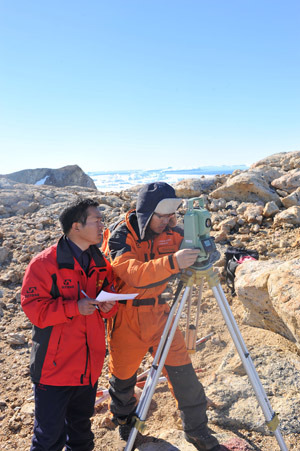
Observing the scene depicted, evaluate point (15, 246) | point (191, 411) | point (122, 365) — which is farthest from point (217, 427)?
point (15, 246)

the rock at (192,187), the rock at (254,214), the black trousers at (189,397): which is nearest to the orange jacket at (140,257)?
the black trousers at (189,397)

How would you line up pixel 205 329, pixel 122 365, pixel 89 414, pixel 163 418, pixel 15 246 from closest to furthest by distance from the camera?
pixel 89 414 < pixel 122 365 < pixel 163 418 < pixel 205 329 < pixel 15 246

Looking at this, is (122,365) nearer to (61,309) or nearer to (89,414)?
(89,414)

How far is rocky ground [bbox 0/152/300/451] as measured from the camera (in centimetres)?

● EXERCISE PROMPT
Return the text of every item above word for word, omitting the pictures.

● IN RESPONSE
Observing the scene depicted, evaluate point (15, 246) | point (191, 411) | point (122, 365) — which is farthest from point (217, 427)?
point (15, 246)

the rock at (192,187), the rock at (254,214), the black trousers at (189,397): which is nearest to the orange jacket at (140,257)?
the black trousers at (189,397)

How would you line up pixel 205 329, pixel 122 365, pixel 89 414, pixel 163 418, pixel 15 246 from closest to furthest by distance from the camera?
pixel 89 414 < pixel 122 365 < pixel 163 418 < pixel 205 329 < pixel 15 246

Looking at this, is (122,365) nearer to (61,309) or nearer to (89,414)?
(89,414)

How far is rocky ground [bbox 0/152/300/451] as measured from the camera (in centimetres)?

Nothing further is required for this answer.